TB has been a major public health concern, however, the investment in terms of newer diagnostics and efforts to contain the spread of the disease through the detection of infectious pulmonary cases and treating them effectively has been the cornerstone of the WHO-recommended DOTS programme.
However, services were disrupted due to the COVID-19 pandemic resulting in a decline of about 20% in TB notification. It was a major challenge to identify the missing cases and restore continuity of treatment and support.
One of the published landmark report in Lancet titled ‘High-quality health systems in the Sustainable Development Goals era: time for a revolution’ reiterated that it is not the medicines and equipment that can make a desirable change in terms of suffering and deaths. The quality of care, health outcomes, people’s confidence in the system, system competence, and user experience are equally important aspects. The health system includes private health care providers to whom people prefer to go first because of the perception of better quality of care, less waiting time, and less wage loss. The State Health Society took the conscious decision in June 2020 to engage private health care providers through contracts with non-profit NGOs as a Person Provider Support Agency (PPSA). It was soon realized that it was not sufficient to manage the change without engaging the community at large scale, and specifically at local level.
To restore the continuity of diagnosis and treatment which was disrupted due to the COVID-19 pandemic and above all, the confidence of people affected with TB in health system.
A letter from Executive Director, State Health Society, Bihar, was sent to Collectors and Chief Medical Officers (Civil Surgeons) of all the 38 districts to carry out Active Case Finding (ACF) under the broader umbrella of the ‘TB Haarega, Desh Jeetega’ campaign among vulnerable population, with clear outlines of phase wise activities.

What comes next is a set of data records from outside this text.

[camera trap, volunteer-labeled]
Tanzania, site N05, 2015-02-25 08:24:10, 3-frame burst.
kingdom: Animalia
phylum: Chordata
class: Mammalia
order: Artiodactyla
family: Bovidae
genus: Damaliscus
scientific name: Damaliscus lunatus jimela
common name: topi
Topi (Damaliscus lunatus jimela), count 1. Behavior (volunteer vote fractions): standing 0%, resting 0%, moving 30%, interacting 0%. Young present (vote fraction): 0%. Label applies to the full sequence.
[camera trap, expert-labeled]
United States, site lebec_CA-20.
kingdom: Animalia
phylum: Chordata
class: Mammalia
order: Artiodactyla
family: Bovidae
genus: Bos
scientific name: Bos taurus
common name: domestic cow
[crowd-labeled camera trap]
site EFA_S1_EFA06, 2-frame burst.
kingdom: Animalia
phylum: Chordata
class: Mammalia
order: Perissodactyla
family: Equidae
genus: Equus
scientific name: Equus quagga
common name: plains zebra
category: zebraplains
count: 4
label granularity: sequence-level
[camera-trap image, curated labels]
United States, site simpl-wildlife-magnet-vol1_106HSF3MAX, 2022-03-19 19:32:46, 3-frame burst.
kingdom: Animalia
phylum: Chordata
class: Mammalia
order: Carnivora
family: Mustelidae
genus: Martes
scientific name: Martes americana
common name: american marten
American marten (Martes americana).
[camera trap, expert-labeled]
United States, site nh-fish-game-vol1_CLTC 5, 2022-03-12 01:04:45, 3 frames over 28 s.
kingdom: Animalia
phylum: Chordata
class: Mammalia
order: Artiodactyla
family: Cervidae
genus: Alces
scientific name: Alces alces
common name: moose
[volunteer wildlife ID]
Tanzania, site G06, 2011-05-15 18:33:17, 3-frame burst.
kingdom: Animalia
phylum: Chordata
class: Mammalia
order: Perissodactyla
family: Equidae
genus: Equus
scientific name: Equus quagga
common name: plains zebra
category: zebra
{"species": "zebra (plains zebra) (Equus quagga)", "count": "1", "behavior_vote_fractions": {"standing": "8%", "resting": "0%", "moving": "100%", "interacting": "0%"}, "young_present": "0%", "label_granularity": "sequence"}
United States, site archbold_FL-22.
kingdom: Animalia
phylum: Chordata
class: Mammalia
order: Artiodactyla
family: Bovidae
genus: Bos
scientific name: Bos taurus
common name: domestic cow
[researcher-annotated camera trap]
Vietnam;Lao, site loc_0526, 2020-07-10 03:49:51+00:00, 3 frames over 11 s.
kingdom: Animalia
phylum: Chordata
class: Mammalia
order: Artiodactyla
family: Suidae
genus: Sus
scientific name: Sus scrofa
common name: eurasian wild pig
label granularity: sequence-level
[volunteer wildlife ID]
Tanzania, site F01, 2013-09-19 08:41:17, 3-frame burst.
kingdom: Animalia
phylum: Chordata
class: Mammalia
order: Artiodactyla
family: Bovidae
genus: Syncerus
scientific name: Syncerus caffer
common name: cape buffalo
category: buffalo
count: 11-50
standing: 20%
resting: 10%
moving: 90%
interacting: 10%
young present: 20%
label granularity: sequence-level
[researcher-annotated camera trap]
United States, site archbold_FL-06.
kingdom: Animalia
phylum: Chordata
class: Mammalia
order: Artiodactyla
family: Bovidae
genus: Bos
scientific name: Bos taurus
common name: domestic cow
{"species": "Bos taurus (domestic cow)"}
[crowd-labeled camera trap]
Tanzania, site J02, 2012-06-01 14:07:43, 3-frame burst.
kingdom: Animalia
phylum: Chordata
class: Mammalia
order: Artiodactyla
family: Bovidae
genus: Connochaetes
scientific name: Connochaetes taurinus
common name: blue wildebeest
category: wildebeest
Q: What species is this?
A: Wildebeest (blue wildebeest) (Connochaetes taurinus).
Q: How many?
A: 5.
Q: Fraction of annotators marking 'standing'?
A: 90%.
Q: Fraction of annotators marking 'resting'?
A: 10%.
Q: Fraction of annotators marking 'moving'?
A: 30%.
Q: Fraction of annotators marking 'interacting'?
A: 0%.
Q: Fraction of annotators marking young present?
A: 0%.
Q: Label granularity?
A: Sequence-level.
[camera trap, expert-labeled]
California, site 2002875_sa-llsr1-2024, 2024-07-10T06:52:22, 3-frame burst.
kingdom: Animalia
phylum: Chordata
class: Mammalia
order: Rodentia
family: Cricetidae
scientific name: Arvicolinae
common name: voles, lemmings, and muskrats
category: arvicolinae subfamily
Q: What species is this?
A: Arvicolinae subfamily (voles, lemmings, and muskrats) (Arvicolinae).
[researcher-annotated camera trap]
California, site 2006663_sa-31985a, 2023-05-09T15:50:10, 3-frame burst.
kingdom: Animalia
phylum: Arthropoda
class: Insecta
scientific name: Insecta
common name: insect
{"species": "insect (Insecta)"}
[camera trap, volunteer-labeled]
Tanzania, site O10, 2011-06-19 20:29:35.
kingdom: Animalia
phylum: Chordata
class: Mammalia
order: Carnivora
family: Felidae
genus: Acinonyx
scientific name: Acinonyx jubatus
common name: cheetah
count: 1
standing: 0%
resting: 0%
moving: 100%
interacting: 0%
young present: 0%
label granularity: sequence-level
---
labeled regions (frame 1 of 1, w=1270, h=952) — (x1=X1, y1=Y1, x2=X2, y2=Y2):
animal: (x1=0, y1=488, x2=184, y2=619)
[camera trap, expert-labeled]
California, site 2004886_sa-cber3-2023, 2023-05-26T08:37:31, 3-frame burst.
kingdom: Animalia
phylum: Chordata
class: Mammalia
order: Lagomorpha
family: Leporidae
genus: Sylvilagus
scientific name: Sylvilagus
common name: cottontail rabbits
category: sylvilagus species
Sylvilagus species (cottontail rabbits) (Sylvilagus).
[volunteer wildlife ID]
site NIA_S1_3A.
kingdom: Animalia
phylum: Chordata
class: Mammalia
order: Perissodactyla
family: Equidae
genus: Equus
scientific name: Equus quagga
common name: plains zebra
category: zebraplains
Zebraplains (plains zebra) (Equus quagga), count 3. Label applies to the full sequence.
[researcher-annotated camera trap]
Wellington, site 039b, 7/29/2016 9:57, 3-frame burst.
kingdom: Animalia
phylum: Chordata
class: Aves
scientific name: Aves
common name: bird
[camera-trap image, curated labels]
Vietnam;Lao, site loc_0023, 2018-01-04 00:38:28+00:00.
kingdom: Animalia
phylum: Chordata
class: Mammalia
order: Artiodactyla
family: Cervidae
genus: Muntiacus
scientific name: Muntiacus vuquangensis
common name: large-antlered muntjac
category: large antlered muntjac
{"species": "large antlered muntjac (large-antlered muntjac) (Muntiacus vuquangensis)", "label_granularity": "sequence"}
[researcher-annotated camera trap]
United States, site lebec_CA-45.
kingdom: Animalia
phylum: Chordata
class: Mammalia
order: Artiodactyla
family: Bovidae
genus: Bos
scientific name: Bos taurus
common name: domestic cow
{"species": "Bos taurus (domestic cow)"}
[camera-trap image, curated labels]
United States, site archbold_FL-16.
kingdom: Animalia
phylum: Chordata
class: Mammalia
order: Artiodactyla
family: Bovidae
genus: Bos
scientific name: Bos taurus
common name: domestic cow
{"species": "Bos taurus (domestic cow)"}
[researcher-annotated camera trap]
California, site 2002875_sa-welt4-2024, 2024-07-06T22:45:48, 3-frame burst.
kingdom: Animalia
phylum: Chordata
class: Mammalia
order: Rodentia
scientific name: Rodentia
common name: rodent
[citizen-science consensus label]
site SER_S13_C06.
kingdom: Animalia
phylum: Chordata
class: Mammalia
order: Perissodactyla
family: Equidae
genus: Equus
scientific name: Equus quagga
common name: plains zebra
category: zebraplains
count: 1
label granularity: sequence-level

Period | Planned Activities |
January 4-9, 2021 |
Screening for TB among persons with diabetes, cancer, chronic renal failure attending dialysis centres, and the elderly. Registration of Private Practitioners on Ni-kshay portal. |
January 11-16, 2021 | TB screening among prison inmates, reform homes (juvenile), Nari Niketan, Nutritional Rehabilitation Centres. |
January 18- 23, 2021 | Notification of persons with TB (PwTB) on treatment with private doctors |
January 27- 31, 2021 | Screening for TB among people living in selected urban slums, construction sites, brickilnin workers, hard-to-reach rural pockets |
March 24, 2021 | Felicitation of the best three Private Practitioners, three districts teams, and TB Champions, and for media coverage by Hon’ble Minister (Health) at state level World TB Day function. |
PRIs | 1640 | Media Representatives | 400 |
Religious leaders | 232 | CDPOs & Lady Supervisors | 511 |
TB Champions | 1682 | BRPs | 290 |
Treatment Supporters | 4541 | Block Health Officials | 1797 |
BDOs | 230 | Others Partners/ NGOs | 286 |
The experience from the multisectoral approach through PwTB Treatment Support groups may be utilized for community ownership, demand generation, and advocacy for uptake of TB Preventive Treatment.
As the entire activity was carried out with resources already approved under National Health Mission with support from local stakeholders, this process may be replicated in other health programmes also.